Smaller venues without liquor licenses have it easier, as they are not governed by the state’s liquor authority. They also have lower overhead, which means they have the flexibility to produce smaller events in a shorter amount of time (under current rules, gatherings of 50 people or less are allowed).

Take It Outside Comedy, a venture started by Santiago Angel and Daniel Vezza, has used Instagram to organize three nighttime pop-up shows a week since mid-June. But the pop-ups, the locations of which are sent to attendees in the form of an arrow on a map, have their share of challenges. In late August, performers in Fort Greene, Brooklyn, had to compete with a group of maskless, singing children.

“We’re not going for a speakeasy vibe,” said Mr. Angel. “We’re just trying to do it in a way that’s sustainable.”

Rooftops offer a bit more privacy. The fate of the Tiny Cupboard, an events space run out of a one-room studio on the eastern fringe of Bushwick, Brooklyn, was arguably saved by its expansive rooftop. There, Matt Rosenblum and Amy Wong, who usually produce intimate concerts and karaoke parties, have embraced the comedy business, producing several rooftop shows a day, multiple days a week.

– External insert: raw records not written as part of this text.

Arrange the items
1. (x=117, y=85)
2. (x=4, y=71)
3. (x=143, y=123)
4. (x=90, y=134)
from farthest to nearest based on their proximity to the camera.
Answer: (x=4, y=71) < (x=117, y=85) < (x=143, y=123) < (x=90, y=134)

Suddenly, this little art space with no liquor license is doing better than more mainstream clubs that can charge a two-drink minimum. As September ushered in cooler nights, the Tiny Cupboard began to offer its patrons hot chocolate. “It would be alarming if we had a liquor license but we don’t have that at risk,” he said. “It’s a space and we happen to be doing comedy shows there.”